Le Tribunal administratif de Mayotte, statuant en référé sur le fondement de l'article L. 521-2 du code de justice administrative, a rejeté la requête de M. B... qui demandait la suspension d'une mesure d'éloignement prise par le préfet de Mayotte le 5 mars 2025. Le juge a constaté que l'intéressé avait déjà quitté le centre de rétention le 5 mars 2025 avec la mention "libéré par pref", rendant la condition d'urgence nécessaire à ce type de procédure non satisfaite. En application de l'article L. 522-3 du même code, la requête a été rejetée comme manifestement mal fondée sans audience publique.
Texte intégral
Vu la procédure suivante :
Par une requête enregistrée le 6 mars 2025, M A... C... B..., représenté par Me Kaled demande au juge des référés, sur le fondement de l’article L. 521-2 du code de justice administrative, de suspendre l’exécution de la mesure d’éloignement prise à son encontre le 5 mars 2025 par le préfet de Mayotte, d’enjoindre au préfet de Mayotte de lui délivrer une autorisation provisoire de séjour et de lui allouer la somme de 1000 euros au titre de l’article L. 761-1 du code de justice administrative.
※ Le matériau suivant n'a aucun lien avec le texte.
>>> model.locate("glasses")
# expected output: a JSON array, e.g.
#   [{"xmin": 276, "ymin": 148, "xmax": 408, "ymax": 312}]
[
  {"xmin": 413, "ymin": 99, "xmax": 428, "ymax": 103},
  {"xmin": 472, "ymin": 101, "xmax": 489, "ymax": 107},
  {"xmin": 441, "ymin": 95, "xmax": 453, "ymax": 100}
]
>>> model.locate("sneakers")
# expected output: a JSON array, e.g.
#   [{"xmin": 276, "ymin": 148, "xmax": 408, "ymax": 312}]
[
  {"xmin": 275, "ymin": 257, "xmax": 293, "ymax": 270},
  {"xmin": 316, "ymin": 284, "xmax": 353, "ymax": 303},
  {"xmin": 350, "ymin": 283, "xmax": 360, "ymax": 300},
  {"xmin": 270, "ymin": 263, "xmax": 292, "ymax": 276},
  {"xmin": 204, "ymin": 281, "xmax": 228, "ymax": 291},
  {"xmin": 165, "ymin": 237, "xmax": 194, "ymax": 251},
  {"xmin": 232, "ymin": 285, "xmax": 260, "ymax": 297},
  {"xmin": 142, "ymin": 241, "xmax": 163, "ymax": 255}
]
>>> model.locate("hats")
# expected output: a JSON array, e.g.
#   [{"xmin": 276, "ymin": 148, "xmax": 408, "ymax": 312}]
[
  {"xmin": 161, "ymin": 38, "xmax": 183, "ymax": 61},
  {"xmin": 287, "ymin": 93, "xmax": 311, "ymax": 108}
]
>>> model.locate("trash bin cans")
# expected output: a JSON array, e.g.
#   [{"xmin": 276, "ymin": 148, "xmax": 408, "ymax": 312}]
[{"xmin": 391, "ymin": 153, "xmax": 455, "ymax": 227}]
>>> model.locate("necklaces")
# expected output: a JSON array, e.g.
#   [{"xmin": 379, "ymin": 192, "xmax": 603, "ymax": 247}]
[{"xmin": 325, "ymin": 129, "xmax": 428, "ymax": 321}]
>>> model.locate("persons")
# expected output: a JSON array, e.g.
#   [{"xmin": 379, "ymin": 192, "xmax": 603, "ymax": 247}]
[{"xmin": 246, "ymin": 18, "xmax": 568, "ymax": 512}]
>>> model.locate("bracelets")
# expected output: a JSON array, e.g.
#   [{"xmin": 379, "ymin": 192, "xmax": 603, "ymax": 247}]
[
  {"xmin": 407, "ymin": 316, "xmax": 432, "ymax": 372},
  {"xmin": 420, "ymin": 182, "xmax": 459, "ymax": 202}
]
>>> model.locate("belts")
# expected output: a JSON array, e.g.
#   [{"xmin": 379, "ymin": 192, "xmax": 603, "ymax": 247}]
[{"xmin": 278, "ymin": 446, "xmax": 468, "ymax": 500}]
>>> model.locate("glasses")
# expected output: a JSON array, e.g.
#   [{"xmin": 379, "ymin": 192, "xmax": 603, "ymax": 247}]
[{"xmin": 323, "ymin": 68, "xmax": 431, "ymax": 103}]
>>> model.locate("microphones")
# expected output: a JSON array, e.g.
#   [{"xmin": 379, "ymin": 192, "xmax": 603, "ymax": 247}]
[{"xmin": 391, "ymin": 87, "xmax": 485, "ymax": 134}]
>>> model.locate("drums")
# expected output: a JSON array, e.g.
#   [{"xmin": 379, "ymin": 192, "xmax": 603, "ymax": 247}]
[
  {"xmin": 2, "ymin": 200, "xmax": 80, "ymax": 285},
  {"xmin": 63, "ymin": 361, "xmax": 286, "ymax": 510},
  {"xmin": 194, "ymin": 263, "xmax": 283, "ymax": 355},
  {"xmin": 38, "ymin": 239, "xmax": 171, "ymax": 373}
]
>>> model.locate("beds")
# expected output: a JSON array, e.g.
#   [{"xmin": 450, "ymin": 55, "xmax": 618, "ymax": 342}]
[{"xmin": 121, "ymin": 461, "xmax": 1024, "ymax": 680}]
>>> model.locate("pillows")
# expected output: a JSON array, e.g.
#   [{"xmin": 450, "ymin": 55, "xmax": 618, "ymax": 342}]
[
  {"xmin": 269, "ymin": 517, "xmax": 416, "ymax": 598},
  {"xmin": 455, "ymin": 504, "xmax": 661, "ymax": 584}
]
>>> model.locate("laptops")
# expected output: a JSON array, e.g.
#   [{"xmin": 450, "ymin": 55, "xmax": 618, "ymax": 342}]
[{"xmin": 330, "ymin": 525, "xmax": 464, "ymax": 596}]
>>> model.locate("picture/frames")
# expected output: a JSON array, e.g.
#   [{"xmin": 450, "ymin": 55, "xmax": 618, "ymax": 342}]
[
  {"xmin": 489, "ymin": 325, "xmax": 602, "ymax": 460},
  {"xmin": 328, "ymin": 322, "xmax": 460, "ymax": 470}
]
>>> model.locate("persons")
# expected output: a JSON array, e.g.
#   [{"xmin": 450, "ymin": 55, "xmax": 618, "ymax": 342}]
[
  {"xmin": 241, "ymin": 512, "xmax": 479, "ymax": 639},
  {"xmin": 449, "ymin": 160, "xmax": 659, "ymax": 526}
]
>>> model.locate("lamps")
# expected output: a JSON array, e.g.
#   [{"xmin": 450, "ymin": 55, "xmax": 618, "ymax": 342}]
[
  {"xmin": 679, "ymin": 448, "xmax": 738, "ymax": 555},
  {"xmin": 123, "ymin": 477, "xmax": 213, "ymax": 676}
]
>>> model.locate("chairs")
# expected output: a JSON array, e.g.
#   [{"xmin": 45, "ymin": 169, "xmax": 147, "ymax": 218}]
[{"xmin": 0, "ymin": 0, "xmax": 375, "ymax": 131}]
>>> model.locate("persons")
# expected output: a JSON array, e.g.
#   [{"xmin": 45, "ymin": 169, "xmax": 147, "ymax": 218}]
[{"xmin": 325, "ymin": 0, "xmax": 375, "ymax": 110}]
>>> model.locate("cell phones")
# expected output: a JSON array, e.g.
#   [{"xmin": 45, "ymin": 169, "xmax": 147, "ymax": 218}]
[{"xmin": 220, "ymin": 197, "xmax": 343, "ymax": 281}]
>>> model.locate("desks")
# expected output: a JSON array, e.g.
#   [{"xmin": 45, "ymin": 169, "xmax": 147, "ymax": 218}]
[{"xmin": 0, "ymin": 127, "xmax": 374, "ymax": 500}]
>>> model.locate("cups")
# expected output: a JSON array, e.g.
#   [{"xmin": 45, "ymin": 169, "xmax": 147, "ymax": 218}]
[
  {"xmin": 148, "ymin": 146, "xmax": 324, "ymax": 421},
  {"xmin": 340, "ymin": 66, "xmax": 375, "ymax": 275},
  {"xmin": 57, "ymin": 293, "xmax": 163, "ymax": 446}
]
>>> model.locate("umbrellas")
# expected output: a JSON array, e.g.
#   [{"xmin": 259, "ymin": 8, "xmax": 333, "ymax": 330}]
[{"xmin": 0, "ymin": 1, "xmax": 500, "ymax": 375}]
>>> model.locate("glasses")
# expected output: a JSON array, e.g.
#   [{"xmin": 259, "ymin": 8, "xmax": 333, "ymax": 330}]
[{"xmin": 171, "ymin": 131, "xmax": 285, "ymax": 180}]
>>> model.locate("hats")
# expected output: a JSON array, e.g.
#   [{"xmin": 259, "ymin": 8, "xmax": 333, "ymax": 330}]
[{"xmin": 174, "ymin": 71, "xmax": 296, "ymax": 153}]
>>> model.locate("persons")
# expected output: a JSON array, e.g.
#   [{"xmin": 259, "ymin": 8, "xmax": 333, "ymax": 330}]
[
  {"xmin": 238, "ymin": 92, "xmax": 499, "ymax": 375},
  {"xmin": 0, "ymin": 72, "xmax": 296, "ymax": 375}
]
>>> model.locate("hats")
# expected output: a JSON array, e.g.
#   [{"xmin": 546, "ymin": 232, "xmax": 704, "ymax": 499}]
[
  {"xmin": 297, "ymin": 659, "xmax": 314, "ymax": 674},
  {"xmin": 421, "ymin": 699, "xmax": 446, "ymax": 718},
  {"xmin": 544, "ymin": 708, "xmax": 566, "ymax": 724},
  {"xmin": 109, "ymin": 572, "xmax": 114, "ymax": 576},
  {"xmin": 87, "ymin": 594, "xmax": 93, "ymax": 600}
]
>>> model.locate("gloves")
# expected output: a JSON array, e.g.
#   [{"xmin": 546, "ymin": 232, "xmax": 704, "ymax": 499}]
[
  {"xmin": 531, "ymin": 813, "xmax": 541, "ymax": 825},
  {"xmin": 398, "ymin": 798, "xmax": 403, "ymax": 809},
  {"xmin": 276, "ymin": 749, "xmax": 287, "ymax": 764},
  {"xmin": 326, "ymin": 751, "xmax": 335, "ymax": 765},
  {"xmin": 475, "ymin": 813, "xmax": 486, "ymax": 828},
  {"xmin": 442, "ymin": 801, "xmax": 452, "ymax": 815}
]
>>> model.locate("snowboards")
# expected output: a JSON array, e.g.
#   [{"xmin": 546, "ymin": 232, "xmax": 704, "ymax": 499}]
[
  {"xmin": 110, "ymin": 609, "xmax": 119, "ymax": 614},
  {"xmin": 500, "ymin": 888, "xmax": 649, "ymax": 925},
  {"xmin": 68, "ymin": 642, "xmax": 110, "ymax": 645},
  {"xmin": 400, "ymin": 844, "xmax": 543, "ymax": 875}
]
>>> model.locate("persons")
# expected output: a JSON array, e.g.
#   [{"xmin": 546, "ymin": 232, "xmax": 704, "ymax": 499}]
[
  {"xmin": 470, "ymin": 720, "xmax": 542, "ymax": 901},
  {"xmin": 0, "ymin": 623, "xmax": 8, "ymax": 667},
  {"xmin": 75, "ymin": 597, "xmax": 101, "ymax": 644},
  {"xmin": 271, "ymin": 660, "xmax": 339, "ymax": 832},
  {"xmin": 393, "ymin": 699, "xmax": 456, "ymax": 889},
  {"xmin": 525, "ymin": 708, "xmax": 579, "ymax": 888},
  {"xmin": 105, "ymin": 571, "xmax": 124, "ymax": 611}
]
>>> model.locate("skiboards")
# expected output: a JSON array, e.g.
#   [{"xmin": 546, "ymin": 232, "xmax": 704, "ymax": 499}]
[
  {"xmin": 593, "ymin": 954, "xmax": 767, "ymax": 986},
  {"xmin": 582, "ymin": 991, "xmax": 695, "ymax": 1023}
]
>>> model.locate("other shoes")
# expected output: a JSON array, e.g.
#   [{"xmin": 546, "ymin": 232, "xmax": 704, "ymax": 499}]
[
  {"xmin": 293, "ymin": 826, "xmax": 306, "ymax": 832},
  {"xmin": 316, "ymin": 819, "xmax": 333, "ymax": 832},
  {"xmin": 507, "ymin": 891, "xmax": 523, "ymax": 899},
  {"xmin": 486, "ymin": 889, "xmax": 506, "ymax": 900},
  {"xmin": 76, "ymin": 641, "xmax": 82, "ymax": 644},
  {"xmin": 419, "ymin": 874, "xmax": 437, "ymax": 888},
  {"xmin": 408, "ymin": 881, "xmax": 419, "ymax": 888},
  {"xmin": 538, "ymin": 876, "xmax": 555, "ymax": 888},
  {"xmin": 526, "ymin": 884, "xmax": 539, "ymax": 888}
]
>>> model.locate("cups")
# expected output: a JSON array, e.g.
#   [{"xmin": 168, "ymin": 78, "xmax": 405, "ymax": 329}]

Le préfet de Mayotte n’a pas produit de mémoire en défense.
Vu les autres pièces du dossier.
Vu la décision du président du tribunal désignant Mme Tomi, première conseillère, en qualité de juge des référés.
Vu :
- la convention européenne de sauvegarde des droits de l’homme et des libertés fondamentales ;
- le code de l’entrée et du séjour des étrangers et du droit d’asile ;
- le code de justice administrative.
Considérant ce qui suit :
1. Aux termes de l'article L. 521-2 du code de justice administrative : « Saisi d'une demande en ce sens justifiée par l'urgence, le juge des référés peut ordonner toutes mesures nécessaires à la sauvegarde d'une liberté fondamentale à laquelle une personne morale de droit public (…) aurait porté, dans l'exercice d'un de ses pouvoirs, une atteinte grave et manifestement illégale (…) ». Aux termes de l'article L. 522-1 dudit code : « Le juge des référés statue au terme d'une procédure contradictoire écrite ou orale. Lorsqu'il lui est demandé de prononcer les mesures visées aux articles L. 521-1 et L. 521-2, de les modifier ou d'y mettre fin, il informe sans délai les parties de la date et de l'heure de l'audience publique (...) ». L'article L. 522-3 dudit code dispose : « Lorsque la demande ne présente pas un caractère d'urgence ou lorsqu'il apparaît manifeste, au vu de la demande, que celle-ci ne relève pas de la compétence de la juridiction administrative, qu'elle est irrecevable ou qu'elle est mal fondée, le juge des référés peut la rejeter par une ordonnance motivée sans qu'il y ait lieu d'appliquer les deux premiers alinéas de l'article L. 522-1. ».
2. Il résulte de l’instruction, notamment de l’extrait du registre des entrées et sorties du centre de rétention de Pamandzi, que, M B... ne se trouve plus dans les locaux de rétention depuis le 5 mars 2025, la date de sa sortie ayant été enregistrée à 20h15 avec la mention « libéré par pref ». Par suite, les conditions posées par les dispositions précitées de l’article L521-2 du code de justice administrative, notamment celle se rapportant à l’urgence ne sont plus réunies pour justifier que le juge des référés statue dans un délai de 48 heures. Il y a donc lieu de faire application des dispositions précitées de l’article L. 522-3 du code de justice administrative et de rejeter les conclusions à fin de suspension présentées par M B... sr le fondement de l’article L. 521-2 du code de justice administrative.
ORDONNE :
Article 1er : La requête de M A... C... B... est rejetée.
Article 2 : La présente ordonnance sera notifiée à M A... C... B... et au préfet de Mayotte.
Copie en sera adressée au ministre de l’intérieur.
Fait à Mamoudzou, le 8 mars 2025.
La juge des référés,
N.TOMI
La République mande et ordonne au préfet de Mayotte en ce qui le concerne ou à tous commissaires de justice à ce requis en ce qui concerne les voies de droit commun contre les parties privées, de pourvoir à l’exécution de la présente décision.